• _Document excerpt_:
Quartz, one of the most abundant minerals in the Earth’s crust, is a vital component in the manufacturing of essential hardware for smartphones and computers. A significant portion of the global supply originates from a single mining district in the Appalachian Mountains of the southeastern United States, making it an unexpected cornerstone of the global technology economy.

In a valley within North Carolina’s Blue Ridge Mountains, located approximately 800 meters above sea level, lies a small area that sustains the global semiconductor industry.

The Spruce Pine mining district is estimated to provide over 80 percent of the world’s ultra-pure quartz. This material is fundamental for producing the semiconductors required by computers, complex electronic devices, and solar panels.

“We are seeing the expansion of the component industry, which drives the demand for materials of extreme purity,” explains Laurent Carroué, Director of Research at the French Institute of Geopolitics (IFG) at Paris VIII University.

• _Task 1_:
Swap "garden lamp post" for "street lamp post" in the records, starting at the line that contains "How far is the snow" and ending at the end of the records, and give those lines back with nothing else changed.
The quartz article and the records are separate and unrelated.

• _Excerpted records_:
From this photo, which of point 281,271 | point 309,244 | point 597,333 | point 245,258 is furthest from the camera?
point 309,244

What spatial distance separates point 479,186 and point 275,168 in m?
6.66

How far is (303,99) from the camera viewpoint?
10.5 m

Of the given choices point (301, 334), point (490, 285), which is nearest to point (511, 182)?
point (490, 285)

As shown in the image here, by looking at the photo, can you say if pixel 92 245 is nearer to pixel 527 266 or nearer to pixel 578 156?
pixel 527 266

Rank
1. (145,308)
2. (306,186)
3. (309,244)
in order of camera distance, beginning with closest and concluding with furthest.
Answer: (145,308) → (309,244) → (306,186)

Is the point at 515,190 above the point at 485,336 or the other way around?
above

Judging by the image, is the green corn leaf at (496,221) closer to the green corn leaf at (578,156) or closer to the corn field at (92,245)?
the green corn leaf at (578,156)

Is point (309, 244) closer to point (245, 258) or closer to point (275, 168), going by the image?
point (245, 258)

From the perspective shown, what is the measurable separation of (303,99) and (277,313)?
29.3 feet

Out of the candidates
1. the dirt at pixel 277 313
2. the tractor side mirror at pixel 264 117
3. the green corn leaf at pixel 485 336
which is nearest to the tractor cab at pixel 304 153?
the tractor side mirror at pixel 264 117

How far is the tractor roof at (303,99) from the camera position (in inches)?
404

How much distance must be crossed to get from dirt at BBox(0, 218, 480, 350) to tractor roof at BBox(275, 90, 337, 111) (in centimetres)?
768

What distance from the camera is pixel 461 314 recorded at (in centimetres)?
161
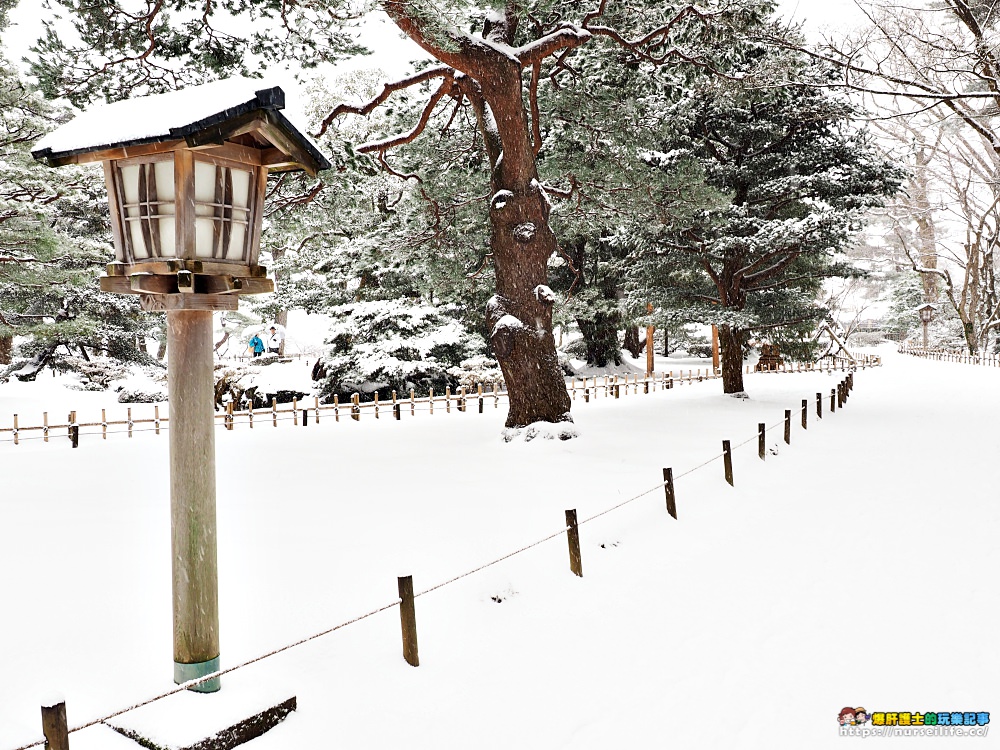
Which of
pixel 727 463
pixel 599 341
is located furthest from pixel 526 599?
pixel 599 341

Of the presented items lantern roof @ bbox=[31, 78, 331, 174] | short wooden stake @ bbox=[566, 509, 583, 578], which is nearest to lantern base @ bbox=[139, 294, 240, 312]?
lantern roof @ bbox=[31, 78, 331, 174]

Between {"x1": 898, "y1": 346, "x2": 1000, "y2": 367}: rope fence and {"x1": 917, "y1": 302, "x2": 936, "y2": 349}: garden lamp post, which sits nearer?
{"x1": 898, "y1": 346, "x2": 1000, "y2": 367}: rope fence

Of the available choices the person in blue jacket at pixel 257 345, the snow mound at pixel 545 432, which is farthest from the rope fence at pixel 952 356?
the person in blue jacket at pixel 257 345

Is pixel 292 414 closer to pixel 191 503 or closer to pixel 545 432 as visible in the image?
pixel 545 432

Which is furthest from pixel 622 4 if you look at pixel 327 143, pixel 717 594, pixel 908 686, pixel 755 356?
pixel 755 356

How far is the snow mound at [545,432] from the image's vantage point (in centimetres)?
1278

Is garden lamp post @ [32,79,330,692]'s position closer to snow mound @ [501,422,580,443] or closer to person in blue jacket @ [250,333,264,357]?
snow mound @ [501,422,580,443]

• _Task 2_:
Copy the passage from the quartz article starting at "The Spruce Pine" and ending at "Paris VIII University.".

• _Response 1_:
How far is the snow mound at [545,432] from the image's vantage point (in centimetres)?
1278

Is street lamp post @ [32,79,330,692]'s position closer to snow mound @ [501,422,580,443] or closer to person in blue jacket @ [250,333,264,357]?
snow mound @ [501,422,580,443]

• _Response 2_:
The Spruce Pine mining district is estimated to provide over 80 percent of the world’s ultra-pure quartz. This material is fundamental for producing the semiconductors required by computers, complex electronic devices, and solar panels.

“We are seeing the expansion of the component industry, which drives the demand for materials of extreme purity,” explains Laurent Carroué, Director of Research at the French Institute of Geopolitics (IFG) at Paris VIII University.